Novembre 8, 2023

USA, appunti elettorali. Il “jolly” democratico, il ko di Youngkin, il problema di Biden e…il “fattore D”

Una notte elettorale statunitense è alle spalle. Ed è sempre uno spettacolo da raccontare. Ma perché gli strateghi Democratici e Repubblicani compulsano i risultati di partite locali proiettandoli sulle presidenziali del 2024? I motivi sono almeno tre.

Il primo è di calendario: quello di ieri era l’ultimo vero (relativamente grande) test per entrambi i partiti in vista della corsa alla Casa Bianca. Breve promemoria per i distratti: tra un anno si vota.

Il secondo motivo riguarda strettamente l’analisi politica: in Ohio gli elettori sono stati chiamati a decidere se inserire o meno all’interno della Costituzione dello Stato il diritto all’aborto. Perché è importante? Perché sono trascorsi 16 mesi da quando la Corte Suprema ha annullato la storica sentenza Roe v. Wade, annullando di fatto il diritto all’aborto a livello federale, e consentendo ai singoli Stati di regolarsi autonomamente. Risultato: in questi 16 mesi, ben 6 Stati hanno svolto votazioni dirette sul futuro del diritto all’aborto all’interno dei propri confini. E per tutte e 6 le volte il fronte “pro choice” ha prevalso. Facciamo 7, perché anche l’Ohio, ieri notte, ha percorso lo stesso cammino.

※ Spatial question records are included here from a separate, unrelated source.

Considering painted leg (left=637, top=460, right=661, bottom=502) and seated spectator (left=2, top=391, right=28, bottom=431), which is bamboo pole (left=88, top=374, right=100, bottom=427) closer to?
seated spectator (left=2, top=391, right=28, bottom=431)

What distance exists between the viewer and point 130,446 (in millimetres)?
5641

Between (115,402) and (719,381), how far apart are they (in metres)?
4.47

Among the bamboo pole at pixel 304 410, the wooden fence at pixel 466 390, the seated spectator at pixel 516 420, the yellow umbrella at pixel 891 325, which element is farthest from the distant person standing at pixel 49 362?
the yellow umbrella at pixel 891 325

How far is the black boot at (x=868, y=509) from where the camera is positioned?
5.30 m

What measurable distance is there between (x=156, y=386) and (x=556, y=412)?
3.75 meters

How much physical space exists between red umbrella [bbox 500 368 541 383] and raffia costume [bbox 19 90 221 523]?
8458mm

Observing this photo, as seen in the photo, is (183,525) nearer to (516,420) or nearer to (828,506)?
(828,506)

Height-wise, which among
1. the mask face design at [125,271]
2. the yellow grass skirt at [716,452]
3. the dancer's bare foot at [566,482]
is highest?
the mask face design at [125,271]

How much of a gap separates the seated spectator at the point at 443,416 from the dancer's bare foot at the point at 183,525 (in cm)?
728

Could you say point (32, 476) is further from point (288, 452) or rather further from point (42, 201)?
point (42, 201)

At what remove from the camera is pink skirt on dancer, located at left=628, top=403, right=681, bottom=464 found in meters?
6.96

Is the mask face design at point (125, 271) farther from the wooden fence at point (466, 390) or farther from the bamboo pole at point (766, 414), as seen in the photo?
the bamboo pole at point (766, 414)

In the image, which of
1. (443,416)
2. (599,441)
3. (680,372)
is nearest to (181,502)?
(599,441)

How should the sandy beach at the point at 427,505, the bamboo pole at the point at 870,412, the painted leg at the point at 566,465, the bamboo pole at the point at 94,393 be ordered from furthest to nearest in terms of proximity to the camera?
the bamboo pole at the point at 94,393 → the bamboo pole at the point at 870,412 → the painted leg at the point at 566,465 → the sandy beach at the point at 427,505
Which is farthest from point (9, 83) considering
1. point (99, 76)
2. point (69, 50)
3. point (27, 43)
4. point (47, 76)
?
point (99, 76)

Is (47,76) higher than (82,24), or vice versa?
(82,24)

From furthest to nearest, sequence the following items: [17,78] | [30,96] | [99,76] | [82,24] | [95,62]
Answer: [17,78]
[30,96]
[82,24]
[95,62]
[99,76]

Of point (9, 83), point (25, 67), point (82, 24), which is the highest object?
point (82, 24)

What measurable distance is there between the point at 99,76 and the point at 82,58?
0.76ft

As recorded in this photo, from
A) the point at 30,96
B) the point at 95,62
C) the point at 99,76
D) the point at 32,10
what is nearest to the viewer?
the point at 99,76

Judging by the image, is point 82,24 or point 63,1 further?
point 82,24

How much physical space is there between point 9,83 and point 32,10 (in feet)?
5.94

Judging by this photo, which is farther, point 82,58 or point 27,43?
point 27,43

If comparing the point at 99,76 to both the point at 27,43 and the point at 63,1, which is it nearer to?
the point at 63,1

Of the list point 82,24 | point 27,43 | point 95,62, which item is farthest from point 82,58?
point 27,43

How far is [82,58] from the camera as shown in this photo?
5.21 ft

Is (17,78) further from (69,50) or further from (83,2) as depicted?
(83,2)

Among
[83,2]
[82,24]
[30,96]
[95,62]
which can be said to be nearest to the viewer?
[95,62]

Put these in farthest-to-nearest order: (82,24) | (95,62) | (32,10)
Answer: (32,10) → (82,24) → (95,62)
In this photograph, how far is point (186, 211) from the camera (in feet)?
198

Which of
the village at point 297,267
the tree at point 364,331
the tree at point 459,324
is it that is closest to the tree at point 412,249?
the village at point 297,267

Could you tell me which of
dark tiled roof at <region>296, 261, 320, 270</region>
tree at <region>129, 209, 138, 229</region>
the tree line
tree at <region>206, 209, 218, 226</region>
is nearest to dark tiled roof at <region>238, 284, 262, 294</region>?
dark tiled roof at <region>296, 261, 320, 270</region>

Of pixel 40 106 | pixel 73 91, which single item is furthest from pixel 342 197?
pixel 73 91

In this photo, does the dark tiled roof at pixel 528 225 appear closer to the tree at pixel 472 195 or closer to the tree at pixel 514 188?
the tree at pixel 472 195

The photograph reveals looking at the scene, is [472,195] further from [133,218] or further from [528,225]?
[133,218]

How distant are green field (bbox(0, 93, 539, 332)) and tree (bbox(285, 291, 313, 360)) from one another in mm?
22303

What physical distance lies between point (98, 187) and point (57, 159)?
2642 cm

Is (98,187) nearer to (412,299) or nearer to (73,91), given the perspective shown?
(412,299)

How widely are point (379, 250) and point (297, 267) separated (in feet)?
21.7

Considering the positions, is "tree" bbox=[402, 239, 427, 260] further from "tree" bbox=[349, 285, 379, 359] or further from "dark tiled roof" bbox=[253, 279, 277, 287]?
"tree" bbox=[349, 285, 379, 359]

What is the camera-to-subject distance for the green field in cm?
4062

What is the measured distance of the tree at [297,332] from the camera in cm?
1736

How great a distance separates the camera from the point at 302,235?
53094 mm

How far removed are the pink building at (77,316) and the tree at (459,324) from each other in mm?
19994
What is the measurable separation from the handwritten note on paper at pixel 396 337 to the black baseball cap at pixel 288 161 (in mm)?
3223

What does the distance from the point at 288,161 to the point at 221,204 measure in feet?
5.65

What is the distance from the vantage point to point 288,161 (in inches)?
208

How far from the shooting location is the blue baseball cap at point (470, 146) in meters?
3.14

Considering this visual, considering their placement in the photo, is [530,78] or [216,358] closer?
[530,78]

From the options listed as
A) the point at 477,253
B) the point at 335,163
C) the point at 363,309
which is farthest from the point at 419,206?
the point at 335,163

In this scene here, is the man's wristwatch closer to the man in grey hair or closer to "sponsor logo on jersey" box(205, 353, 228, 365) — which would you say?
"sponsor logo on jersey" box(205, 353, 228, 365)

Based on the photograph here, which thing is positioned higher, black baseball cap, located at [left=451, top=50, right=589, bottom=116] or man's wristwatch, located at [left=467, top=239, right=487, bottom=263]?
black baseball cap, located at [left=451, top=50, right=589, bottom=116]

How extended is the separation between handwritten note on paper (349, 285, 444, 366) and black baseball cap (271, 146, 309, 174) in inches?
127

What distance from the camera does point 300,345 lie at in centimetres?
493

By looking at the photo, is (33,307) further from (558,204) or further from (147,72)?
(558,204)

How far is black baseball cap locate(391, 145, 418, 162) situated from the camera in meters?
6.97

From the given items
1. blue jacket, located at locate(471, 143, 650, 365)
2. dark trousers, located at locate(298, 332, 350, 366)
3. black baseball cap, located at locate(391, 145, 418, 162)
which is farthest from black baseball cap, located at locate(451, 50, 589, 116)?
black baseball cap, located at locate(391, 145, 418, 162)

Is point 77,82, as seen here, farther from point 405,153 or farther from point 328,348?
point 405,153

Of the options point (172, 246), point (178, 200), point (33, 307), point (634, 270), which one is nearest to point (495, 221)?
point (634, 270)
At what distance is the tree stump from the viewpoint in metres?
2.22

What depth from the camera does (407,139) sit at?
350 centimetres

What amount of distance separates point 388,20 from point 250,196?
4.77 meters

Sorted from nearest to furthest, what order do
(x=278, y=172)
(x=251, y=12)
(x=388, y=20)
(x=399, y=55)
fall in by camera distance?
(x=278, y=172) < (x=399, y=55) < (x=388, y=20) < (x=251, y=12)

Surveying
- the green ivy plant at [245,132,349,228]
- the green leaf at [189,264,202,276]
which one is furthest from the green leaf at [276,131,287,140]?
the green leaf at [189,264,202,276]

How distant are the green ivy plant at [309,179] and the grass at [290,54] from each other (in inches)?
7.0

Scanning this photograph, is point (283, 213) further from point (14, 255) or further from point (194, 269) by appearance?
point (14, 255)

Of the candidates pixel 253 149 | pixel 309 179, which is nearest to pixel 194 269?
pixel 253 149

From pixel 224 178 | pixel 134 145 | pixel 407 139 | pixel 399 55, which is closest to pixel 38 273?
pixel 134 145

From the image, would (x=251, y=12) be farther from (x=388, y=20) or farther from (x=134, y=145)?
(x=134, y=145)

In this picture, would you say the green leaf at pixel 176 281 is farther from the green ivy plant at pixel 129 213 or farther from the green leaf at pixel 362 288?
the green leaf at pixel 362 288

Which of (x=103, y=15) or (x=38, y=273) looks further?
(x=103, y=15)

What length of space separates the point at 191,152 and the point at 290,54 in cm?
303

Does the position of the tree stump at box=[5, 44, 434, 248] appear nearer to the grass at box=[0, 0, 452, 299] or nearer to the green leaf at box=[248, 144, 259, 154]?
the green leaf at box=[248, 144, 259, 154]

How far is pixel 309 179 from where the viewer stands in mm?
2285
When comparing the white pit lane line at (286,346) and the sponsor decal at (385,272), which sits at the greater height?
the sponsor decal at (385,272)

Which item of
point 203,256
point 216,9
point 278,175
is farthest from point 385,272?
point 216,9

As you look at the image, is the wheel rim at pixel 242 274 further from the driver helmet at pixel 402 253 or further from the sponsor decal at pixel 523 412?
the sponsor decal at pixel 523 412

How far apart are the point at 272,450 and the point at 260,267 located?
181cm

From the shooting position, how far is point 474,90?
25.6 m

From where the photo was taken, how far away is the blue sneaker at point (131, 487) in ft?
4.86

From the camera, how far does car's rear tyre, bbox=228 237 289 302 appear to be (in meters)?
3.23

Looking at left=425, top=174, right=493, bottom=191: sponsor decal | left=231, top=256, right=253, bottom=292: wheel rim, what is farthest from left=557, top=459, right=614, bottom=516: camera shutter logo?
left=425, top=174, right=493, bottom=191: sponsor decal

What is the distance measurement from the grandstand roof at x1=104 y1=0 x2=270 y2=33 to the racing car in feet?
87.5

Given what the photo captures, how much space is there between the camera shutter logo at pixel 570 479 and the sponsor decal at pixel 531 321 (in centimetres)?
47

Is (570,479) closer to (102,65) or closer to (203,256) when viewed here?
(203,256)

E qui si torna alla domanda di cui sopra: perché è importante questo voto in chiave nazionale? Perché c’è la conferma che il diritto all’aborto è un tema molto sentito dall’opinione pubblica americana. Forse “il” tema di questa fase storica negli Stati Uniti.

Contesto: l’Ohio non è più lo Stato chiave per eccellenza, non è più vero che “chi vince in Ohio vince la Casa Bianca“. Prova ne sia il fatto che nel 2020, nell’anno della vittoria di Biden, a vincere in Ohio è stato Trump. Proprio questa circostanza, il fatto cioè che anche in uno Stato rosso (il colore del Partito Repubblicano) come l’Ohio – e in precedenza anche in altri Stati dello stesso orientamento, come Kansas e Kentucky – abbia vinto il fronte favorevole all’aborto segnala quanto la sensibilità su questo tema sia trasversale negli Stati Uniti.

Traduzione cinica: gli strateghi Democratici hanno un jolly importante da giocare alle prossime presidenziali. È vero che Biden ad un anno dal voto (un’eternità in politica) ha un grosso problema di gradimento all’interno dell’opinione pubblica, ma i democrats tenteranno senza dubbio di giocare la carta della difesa del diritto all’aborto nella prossima campagna elettorale. Perché? Perché un indizio è un indizio, due indizi sono una coincidenza, ma sette indizi fanno una prova.

Il terzo motivo di interesse. Il KO di Youngkin. Il bicchiere mezzo vuoto di Biden e il…”fattore D”.

Per trovare il terzo motivo dobbiamo spostarci in Virginia.

Contesto: Stato vinto nel 2020 da Joe Biden, nel 2021 ribaltato dai Repubblicani con la vittoria del governatore Glenn Youngkin, astro nascente del GOP, da mesi indicato come possibile alternativa a Donald Trump in caso di possibile (fino ad oggi sempre smentita) candidatura last minute alle primarie del Partito.

In gioco, alle elezioni di ieri, c’era il controllo del parlamento locale, con una situazione di partenza che vedeva i Repubblicani controllare la Camera e puntare il Senato. Youngkin aveva scommesso su una “nuova” strategia repubblicana sul tema dell’aborto: promettere che se gli elettori avessero dato al GOP il controllo di entrambe le Camere avrebbe approvato il divieto di aborto dopo 15 settimane di gravidanza ma prevedendo delle eccezioni per i casi di stupro, incesto e saluto della madre.